Warm sun shines on your face. You turn to see a giraffe munching on the leaves of a nearby tree. Zebras graze in the distance. It might be any summer day at your local zoo, but it’s not. It’s January, and you are in Africa to climb a mountain.
“I had been hiking locally for a couple of years when a friend of mine suggested that we climb Mount Kilimanjaro,” says Regional Rental Manager Mark B. “We took a year to plan and prepare.”
Mount Kilimanjaro is a dormant volcanic mountain in Tanzania, Africa. It is the tallest free-standing mountain in the world at 19,341 feet. During a climb, hikers pass through five climate zones from equatorial heat to arctic ice and snow at the peak.
“Climbing Mount Kilimanjaro is an attainable goal for anyone, because there are no mountaineering skills necessary,” says Mark. “It takes focus, preparation, a decent pair of shoes, appropriate clothing and reaching a certain physical fitness level, but anyone can do it. It is every man’s mountain.”
However, sometimes even people in good shape don’t make it because they have not prepared for the high altitude. “I trained by increasing my personal workouts and wearing a 20 pound weight vest and an elevation training mask while walking on the treadmill,” says Mark. The masksimulates a high altitude environment by restricting airflow.
It took seven days to climb the mountain and two days to come back down, and it was uncomfortable.
“My first time sleeping in a tent was my first night in Africa,” says Mark. “It was difficult sleeping at an angle on rocks with only a sleeping bag and thin pad. It was hot during the day and cold enough at night that ice would form in the tent.”

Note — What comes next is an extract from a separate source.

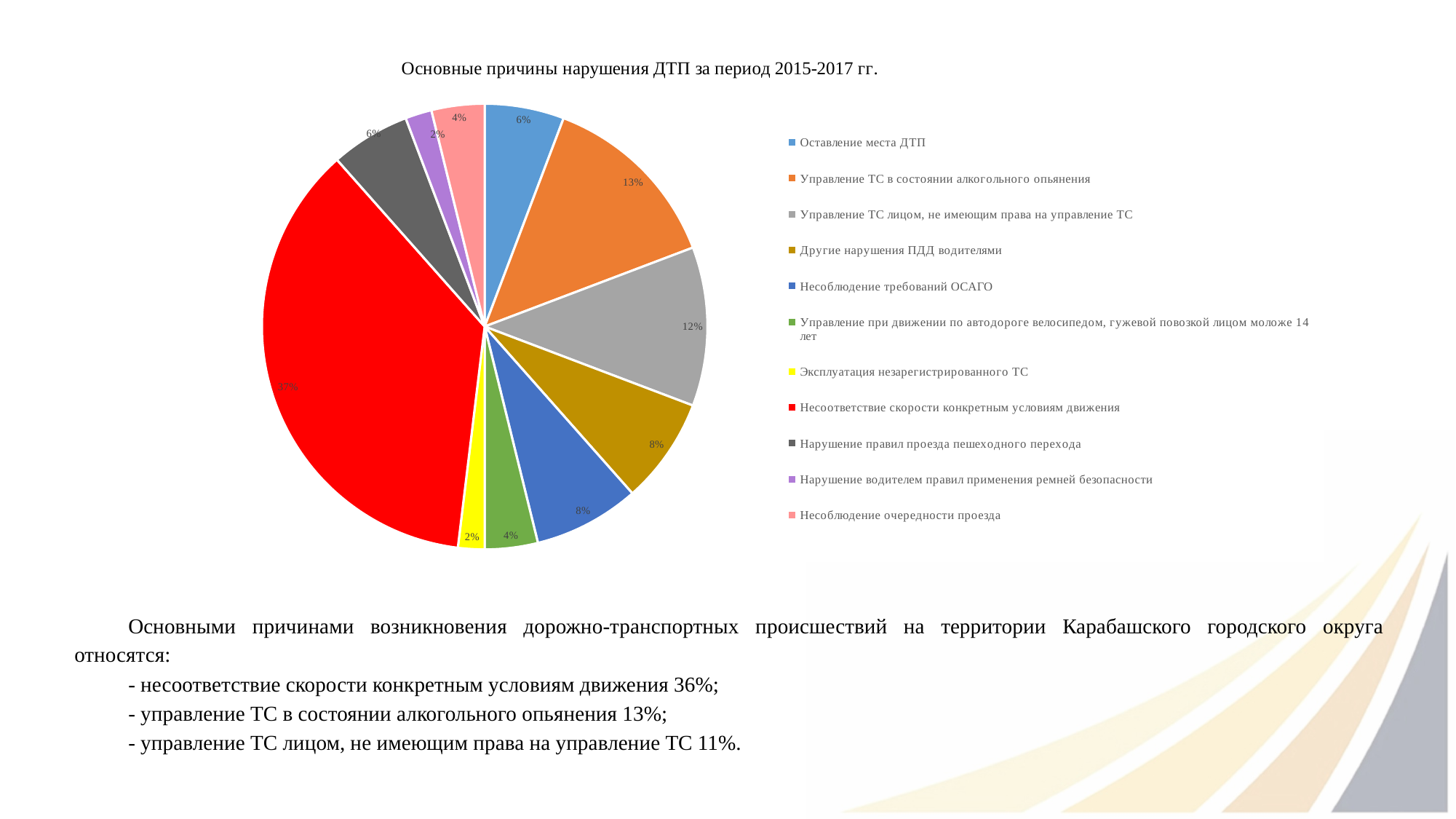
Which category has the largest slice of the pie? Несоответствие скорости конкретным условиям движения What share of the pie is labelled for 'Управление ТС в состоянии алкогольного опьянения'? 13% By how many percentage points does the share for 'Управление ТС в состоянии алкогольного опьянения' exceed the share for 'Оставление места ДТП'? 7% What share of the pie is labelled for 'Эксплуатация незарегистрированного ТС'? 2% What share of the pie is labelled for 'Оставление места ДТП'? 6% What is the title of the chart? Основные причины нарушения ДТП за период 2015-2017 гг. How many categories does the legend of the pie chart list? 11 What share of the pie is labelled for 'Управление ТС лицом, не имеющим права на управление ТС'? 12% What share of the pie is labelled for 'Другие нарушения ПДД водителями'? 8% Which slice is larger: 'Несоблюдение требований ОСАГО' or 'Управление при движении по автодороге велосипедом, гужевой повозкой лицом моложе 14 лет'? Несоблюдение требований ОСАГО What share of the pie is labelled for 'Несоблюдение очередности проезда'? 4% What kind of chart is shown on the slide? pie chart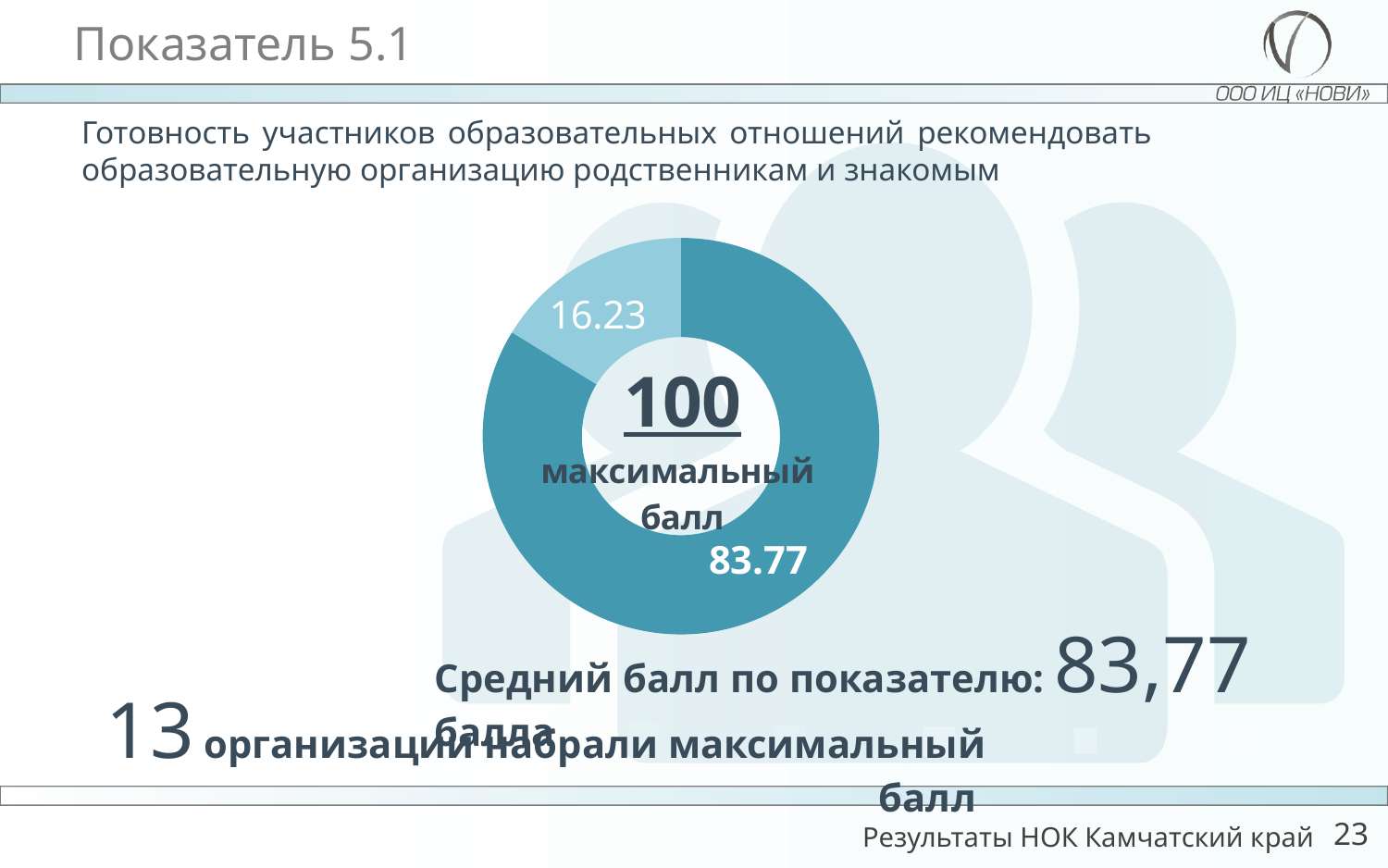
What is the difference between the two slice values on the doughnut chart (83.77 and 16.23)? 67.54 Which slice of the doughnut chart is larger, the dark teal one or the light teal one? The dark teal one (83.77) What is the total of the two slice values on the doughnut chart? 100 What value is printed on the smaller, light teal slice of the doughnut chart? 16.23 What value is printed on the larger, dark teal slice of the doughnut chart? 83.77 What is the smallest value shown on the doughnut chart? 16.23 What is the largest value shown on the doughnut chart? 83.77 What text accompanies the number in the centre of the doughnut chart? максимальный балл What share of the whole doughnut does the dark teal slice (83.77) represent? 83.77% How many slices does the doughnut chart have? 2 What number is printed in the centre of the doughnut chart? 100 What kind of chart is shown on the slide? Doughnut (pie) chart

“The best part of the trip was the realization that I had accomplished this huge goal,” says Mark. “When we reached the top, people hugged and cried.”
It’s a tradition for people to bring a flag for the photo opportunity at the top. “I took an Enterprise flag to share the accomplishment with my team,” says Mark. “I had been in my position for only six months at the time, so inviting employees to come by my office and sign the flag was a great way to get to know them.”
“It was really exciting to ‘take’ 100 of my employees to the summit with me,” says Mark. The Enterprise flag is now framed and hangs in the administrative offices at the Los Angeles airport.
“Working at Enterprise for 22 years has taught me how to react to challenges in a calm way,” says Mark. “It really helped me to handle the adverse conditions of the climb with a positive attitude. There were so many annoying little things and small challenges, but the overall experience overshadowed all of that.”
“People ask me what was most fun about the trip, and I tell them, ‘Nothing.’ It’s not supposed to be fun. It is difficult and uncomfortable. It’s about accomplishment and pride of completing something challenging, which I could not have done without the support of my Enterprise team.”